Convert the items below into a JSON list of strings, with one string for each line and blank lines omitted.

######

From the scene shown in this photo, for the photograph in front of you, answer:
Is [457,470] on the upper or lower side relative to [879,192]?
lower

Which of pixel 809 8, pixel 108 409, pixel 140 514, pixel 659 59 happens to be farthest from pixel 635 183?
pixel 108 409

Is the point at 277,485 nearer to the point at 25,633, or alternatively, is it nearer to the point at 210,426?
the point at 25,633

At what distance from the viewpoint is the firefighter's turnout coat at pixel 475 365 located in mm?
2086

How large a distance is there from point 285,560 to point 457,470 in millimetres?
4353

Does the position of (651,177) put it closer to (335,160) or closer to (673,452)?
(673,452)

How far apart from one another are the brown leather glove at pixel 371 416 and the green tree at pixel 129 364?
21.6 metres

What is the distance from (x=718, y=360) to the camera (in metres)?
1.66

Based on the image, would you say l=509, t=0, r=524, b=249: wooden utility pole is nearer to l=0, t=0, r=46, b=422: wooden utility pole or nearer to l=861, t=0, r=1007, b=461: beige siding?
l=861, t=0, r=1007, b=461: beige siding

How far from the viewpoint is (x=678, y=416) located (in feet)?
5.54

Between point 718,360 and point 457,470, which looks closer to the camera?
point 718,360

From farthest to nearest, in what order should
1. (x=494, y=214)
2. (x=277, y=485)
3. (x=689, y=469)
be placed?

######

• Answer to this exercise:
[
  "From the scene shown in this photo, for the photograph in front of you, answer:",
  "Is [457,470] on the upper or lower side relative to [879,192]?",
  "lower",
  "Which of pixel 809 8, pixel 108 409, pixel 140 514, pixel 659 59 happens to be farthest from pixel 635 183?",
  "pixel 108 409",
  "Is the point at 277,485 nearer to the point at 25,633, or alternatively, is it nearer to the point at 210,426?",
  "the point at 25,633",
  "At what distance from the viewpoint is the firefighter's turnout coat at pixel 475 365 located in mm?",
  "2086",
  "How large a distance is there from point 285,560 to point 457,470 in millimetres?",
  "4353",
  "Does the position of (651,177) put it closer to (335,160) or closer to (673,452)?",
  "(673,452)",
  "How far apart from one another are the brown leather glove at pixel 371 416 and the green tree at pixel 129 364?",
  "21.6 metres",
  "What is the distance from (x=718, y=360) to the camera (in metres)?",
  "1.66",
  "Based on the image, would you say l=509, t=0, r=524, b=249: wooden utility pole is nearer to l=0, t=0, r=46, b=422: wooden utility pole or nearer to l=861, t=0, r=1007, b=461: beige siding?",
  "l=861, t=0, r=1007, b=461: beige siding",
  "How far from the viewpoint is (x=678, y=416) located (in feet)?",
  "5.54",
  "Between point 718,360 and point 457,470, which looks closer to the camera?",
  "point 718,360",
  "From farthest to nearest, in what order should",
  "1. (x=494, y=214)",
  "2. (x=277, y=485)",
  "3. (x=689, y=469)",
  "be placed?"
]